- INSTRUÇÕES DO EXERCÍCIO: Transforme as linhas dos dados abaixo numa lista numerada, sem incluir as linhas em branco.

Linhas de dados de perguntas espaciais
—————
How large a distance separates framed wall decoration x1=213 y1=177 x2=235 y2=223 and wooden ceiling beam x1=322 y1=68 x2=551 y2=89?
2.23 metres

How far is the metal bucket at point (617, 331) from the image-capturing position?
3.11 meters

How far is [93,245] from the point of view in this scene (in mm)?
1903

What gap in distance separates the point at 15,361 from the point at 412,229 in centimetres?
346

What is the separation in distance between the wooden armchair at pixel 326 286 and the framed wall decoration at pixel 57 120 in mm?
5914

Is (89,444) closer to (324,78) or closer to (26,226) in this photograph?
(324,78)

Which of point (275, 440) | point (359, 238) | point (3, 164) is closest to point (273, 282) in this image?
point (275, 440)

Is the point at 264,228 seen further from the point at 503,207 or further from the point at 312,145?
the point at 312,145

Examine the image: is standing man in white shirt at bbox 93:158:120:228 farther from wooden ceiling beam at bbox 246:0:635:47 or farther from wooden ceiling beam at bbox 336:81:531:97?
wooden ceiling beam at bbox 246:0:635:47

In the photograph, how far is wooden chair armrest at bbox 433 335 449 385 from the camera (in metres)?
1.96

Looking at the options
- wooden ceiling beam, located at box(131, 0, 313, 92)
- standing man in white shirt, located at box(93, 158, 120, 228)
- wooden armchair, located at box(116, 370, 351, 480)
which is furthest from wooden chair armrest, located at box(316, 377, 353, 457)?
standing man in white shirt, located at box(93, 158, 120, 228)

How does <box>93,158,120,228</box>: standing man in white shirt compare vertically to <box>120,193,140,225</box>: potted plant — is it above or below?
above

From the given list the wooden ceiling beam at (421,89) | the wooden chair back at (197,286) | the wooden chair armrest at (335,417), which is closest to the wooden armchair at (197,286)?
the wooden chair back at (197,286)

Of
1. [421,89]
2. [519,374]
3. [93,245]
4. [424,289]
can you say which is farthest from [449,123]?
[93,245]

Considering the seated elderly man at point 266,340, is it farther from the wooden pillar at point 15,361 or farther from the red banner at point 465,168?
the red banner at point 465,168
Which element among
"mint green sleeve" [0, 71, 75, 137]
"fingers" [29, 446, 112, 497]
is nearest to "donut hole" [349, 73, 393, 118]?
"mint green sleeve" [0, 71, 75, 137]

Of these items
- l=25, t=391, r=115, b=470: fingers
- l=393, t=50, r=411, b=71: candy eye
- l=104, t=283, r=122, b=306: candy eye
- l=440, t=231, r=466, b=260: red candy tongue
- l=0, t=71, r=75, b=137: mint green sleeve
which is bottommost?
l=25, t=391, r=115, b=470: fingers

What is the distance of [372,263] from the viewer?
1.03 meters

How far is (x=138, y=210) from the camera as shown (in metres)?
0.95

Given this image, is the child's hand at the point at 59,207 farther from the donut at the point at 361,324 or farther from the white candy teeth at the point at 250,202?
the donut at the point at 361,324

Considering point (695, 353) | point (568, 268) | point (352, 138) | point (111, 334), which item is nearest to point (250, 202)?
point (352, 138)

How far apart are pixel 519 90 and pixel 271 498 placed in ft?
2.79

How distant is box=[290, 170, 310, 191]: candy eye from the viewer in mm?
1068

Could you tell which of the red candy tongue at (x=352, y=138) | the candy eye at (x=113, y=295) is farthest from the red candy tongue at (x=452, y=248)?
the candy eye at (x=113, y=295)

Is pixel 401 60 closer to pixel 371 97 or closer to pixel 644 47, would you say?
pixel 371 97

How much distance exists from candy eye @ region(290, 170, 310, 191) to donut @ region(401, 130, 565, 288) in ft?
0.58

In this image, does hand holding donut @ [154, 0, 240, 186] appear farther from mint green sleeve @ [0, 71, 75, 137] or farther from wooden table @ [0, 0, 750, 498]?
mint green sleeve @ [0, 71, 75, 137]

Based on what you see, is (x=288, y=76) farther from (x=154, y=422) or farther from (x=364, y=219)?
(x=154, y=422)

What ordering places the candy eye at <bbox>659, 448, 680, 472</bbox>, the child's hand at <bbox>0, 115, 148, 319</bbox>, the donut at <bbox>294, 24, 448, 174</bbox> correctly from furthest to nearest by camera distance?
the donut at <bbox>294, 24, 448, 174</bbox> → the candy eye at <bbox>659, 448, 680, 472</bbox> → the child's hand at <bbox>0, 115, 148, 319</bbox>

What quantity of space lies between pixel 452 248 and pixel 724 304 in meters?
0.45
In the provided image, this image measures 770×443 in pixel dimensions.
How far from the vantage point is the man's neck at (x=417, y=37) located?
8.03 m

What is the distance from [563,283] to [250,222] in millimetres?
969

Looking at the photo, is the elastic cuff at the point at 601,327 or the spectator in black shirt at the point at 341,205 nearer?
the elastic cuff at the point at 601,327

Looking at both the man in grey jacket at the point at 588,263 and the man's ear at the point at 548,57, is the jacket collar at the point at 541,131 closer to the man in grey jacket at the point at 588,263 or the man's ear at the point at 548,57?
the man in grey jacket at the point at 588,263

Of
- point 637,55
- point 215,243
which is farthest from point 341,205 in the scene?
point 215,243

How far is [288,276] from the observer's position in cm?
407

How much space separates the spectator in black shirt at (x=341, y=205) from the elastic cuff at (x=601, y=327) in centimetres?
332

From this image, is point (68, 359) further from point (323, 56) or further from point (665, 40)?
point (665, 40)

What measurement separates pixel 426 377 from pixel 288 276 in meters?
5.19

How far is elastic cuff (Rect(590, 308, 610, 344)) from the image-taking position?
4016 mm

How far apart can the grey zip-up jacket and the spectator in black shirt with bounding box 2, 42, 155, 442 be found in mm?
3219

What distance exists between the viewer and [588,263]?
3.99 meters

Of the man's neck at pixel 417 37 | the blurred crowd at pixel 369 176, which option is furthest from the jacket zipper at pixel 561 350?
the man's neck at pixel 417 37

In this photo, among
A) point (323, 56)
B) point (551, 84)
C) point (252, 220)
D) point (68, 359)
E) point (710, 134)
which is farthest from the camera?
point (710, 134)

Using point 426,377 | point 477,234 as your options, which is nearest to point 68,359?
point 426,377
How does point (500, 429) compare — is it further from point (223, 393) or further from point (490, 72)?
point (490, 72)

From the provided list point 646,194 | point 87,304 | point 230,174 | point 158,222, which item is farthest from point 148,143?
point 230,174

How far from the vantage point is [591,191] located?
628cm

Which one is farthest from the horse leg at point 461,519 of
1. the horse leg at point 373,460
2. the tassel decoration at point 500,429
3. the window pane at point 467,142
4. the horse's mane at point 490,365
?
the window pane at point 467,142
—————
- RESULTADO:
1. How large a distance separates framed wall decoration x1=213 y1=177 x2=235 y2=223 and wooden ceiling beam x1=322 y1=68 x2=551 y2=89?
2. 2.23 metres
3. How far is the metal bucket at point (617, 331) from the image-capturing position?
4. 3.11 meters
5. How far is [93,245] from the point of view in this scene (in mm)?
6. 1903
7. What gap in distance separates the point at 15,361 from the point at 412,229 in centimetres?
8. 346
9. What is the separation in distance between the wooden armchair at pixel 326 286 and the framed wall decoration at pixel 57 120 in mm?
10. 5914
11. Is (89,444) closer to (324,78) or closer to (26,226) in this photograph?
12. (324,78)
13. Which of point (275, 440) | point (359, 238) | point (3, 164) is closest to point (273, 282) in this image?
14. point (275, 440)
15. Is the point at 264,228 seen further from the point at 503,207 or further from the point at 312,145?
16. the point at 312,145
17. Examine the image: is standing man in white shirt at bbox 93:158:120:228 farther from wooden ceiling beam at bbox 246:0:635:47 or farther from wooden ceiling beam at bbox 336:81:531:97?
18. wooden ceiling beam at bbox 246:0:635:47
19. In the photograph, how far is wooden chair armrest at bbox 433 335 449 385 from the camera (in metres)?
20. 1.96
21. Looking at the options
22. - wooden ceiling beam, located at box(131, 0, 313, 92)
23. - standing man in white shirt, located at box(93, 158, 120, 228)
24. - wooden armchair, located at box(116, 370, 351, 480)
25. which is furthest from wooden chair armrest, located at box(316, 377, 353, 457)?
26. standing man in white shirt, located at box(93, 158, 120, 228)
27. How does <box>93,158,120,228</box>: standing man in white shirt compare vertically to <box>120,193,140,225</box>: potted plant — is it above or below?
28. above
29. From the given list the wooden ceiling beam at (421,89) | the wooden chair back at (197,286) | the wooden chair armrest at (335,417), which is closest to the wooden armchair at (197,286)?
30. the wooden chair back at (197,286)
31. Of
32. 1. [421,89]
33. 2. [519,374]
34. 3. [93,245]
35. 4. [424,289]
36. can you say which is farthest from [449,123]?
37. [93,245]
38. Considering the seated elderly man at point 266,340, is it farther from the wooden pillar at point 15,361 or farther from the red banner at point 465,168?
39. the red banner at point 465,168
40. Which element among
41. "mint green sleeve" [0, 71, 75, 137]
42. "fingers" [29, 446, 112, 497]
43. is nearest to "donut hole" [349, 73, 393, 118]?
44. "mint green sleeve" [0, 71, 75, 137]
45. Of these items
46. - l=25, t=391, r=115, b=470: fingers
47. - l=393, t=50, r=411, b=71: candy eye
48. - l=104, t=283, r=122, b=306: candy eye
49. - l=440, t=231, r=466, b=260: red candy tongue
50. - l=0, t=71, r=75, b=137: mint green sleeve
51. which is bottommost?
52. l=25, t=391, r=115, b=470: fingers
53. What is the distance of [372,263] from the viewer?
54. 1.03 meters
55. How far is (x=138, y=210) from the camera as shown (in metres)?
56. 0.95
57. Given this image, is the child's hand at the point at 59,207 farther from the donut at the point at 361,324 or farther from the white candy teeth at the point at 250,202?
58. the donut at the point at 361,324
59. Considering point (695, 353) | point (568, 268) | point (352, 138) | point (111, 334), which item is nearest to point (250, 202)?
60. point (352, 138)
61. How far apart are pixel 519 90 and pixel 271 498 placed in ft?
62. 2.79
63. How distant is box=[290, 170, 310, 191]: candy eye from the viewer in mm?
64. 1068
65. Could you tell which of the red candy tongue at (x=352, y=138) | the candy eye at (x=113, y=295) is farthest from the red candy tongue at (x=452, y=248)?
66. the candy eye at (x=113, y=295)
67. Is pixel 401 60 closer to pixel 371 97 or closer to pixel 644 47, would you say?
68. pixel 371 97
69. How much distance exists from candy eye @ region(290, 170, 310, 191) to donut @ region(401, 130, 565, 288) in ft?
70. 0.58
71. In this image, does hand holding donut @ [154, 0, 240, 186] appear farther from mint green sleeve @ [0, 71, 75, 137] or farther from wooden table @ [0, 0, 750, 498]?
72. mint green sleeve @ [0, 71, 75, 137]
73. Based on what you see, is (x=288, y=76) farther from (x=154, y=422) or farther from (x=364, y=219)?
74. (x=154, y=422)
75. What ordering places the candy eye at <bbox>659, 448, 680, 472</bbox>, the child's hand at <bbox>0, 115, 148, 319</bbox>, the donut at <bbox>294, 24, 448, 174</bbox> correctly from furthest to nearest by camera distance?
76. the donut at <bbox>294, 24, 448, 174</bbox> → the candy eye at <bbox>659, 448, 680, 472</bbox> → the child's hand at <bbox>0, 115, 148, 319</bbox>
77. What quantity of space lies between pixel 452 248 and pixel 724 304 in meters?
78. 0.45
79. In the provided image, this image measures 770×443 in pixel dimensions.
80. How far from the vantage point is the man's neck at (x=417, y=37) located?
81. 8.03 m
82. What is the distance from [563,283] to [250,222] in millimetres?
83. 969
84. Looking at the photo, is the elastic cuff at the point at 601,327 or the spectator in black shirt at the point at 341,205 nearer?
85. the elastic cuff at the point at 601,327
86. Looking at both the man in grey jacket at the point at 588,263 and the man's ear at the point at 548,57, is the jacket collar at the point at 541,131 closer to the man in grey jacket at the point at 588,263 or the man's ear at the point at 548,57?
87. the man in grey jacket at the point at 588,263
88. Of
89. - point 637,55
90. - point 215,243
91. which is farthest from point 341,205 in the scene?
92. point 215,243
93. How far is [288,276] from the observer's position in cm?
94. 407
95. How much space separates the spectator in black shirt at (x=341, y=205) from the elastic cuff at (x=601, y=327) in centimetres?
96. 332
97. From this image, is point (68, 359) further from point (323, 56) or further from point (665, 40)?
98. point (665, 40)
99. What measurement separates pixel 426 377 from pixel 288 276 in meters?
100. 5.19
101. How far is elastic cuff (Rect(590, 308, 610, 344)) from the image-taking position?
102. 4016 mm
103. How far apart can the grey zip-up jacket and the spectator in black shirt with bounding box 2, 42, 155, 442 be found in mm?
104. 3219
105. What distance exists between the viewer and [588,263]?
106. 3.99 meters
107. Of the man's neck at pixel 417 37 | the blurred crowd at pixel 369 176, which option is furthest from the jacket zipper at pixel 561 350?
108. the man's neck at pixel 417 37
109. In this photo, among
110. A) point (323, 56)
111. B) point (551, 84)
112. C) point (252, 220)
113. D) point (68, 359)
114. E) point (710, 134)
115. which is farthest from the camera?
116. point (710, 134)
117. Using point 426,377 | point 477,234 as your options, which is nearest to point 68,359?
118. point 426,377
119. How does point (500, 429) compare — is it further from point (223, 393) or further from point (490, 72)?
120. point (490, 72)
121. From the provided list point 646,194 | point 87,304 | point 230,174 | point 158,222, which item is farthest from point 148,143?
122. point 230,174
123. How far from the vantage point is [591,191] located?
124. 628cm
125. Which one is farthest from the horse leg at point 461,519 of
126. 1. the horse leg at point 373,460
127. 2. the tassel decoration at point 500,429
128. 3. the window pane at point 467,142
129. 4. the horse's mane at point 490,365
130. ?
131. the window pane at point 467,142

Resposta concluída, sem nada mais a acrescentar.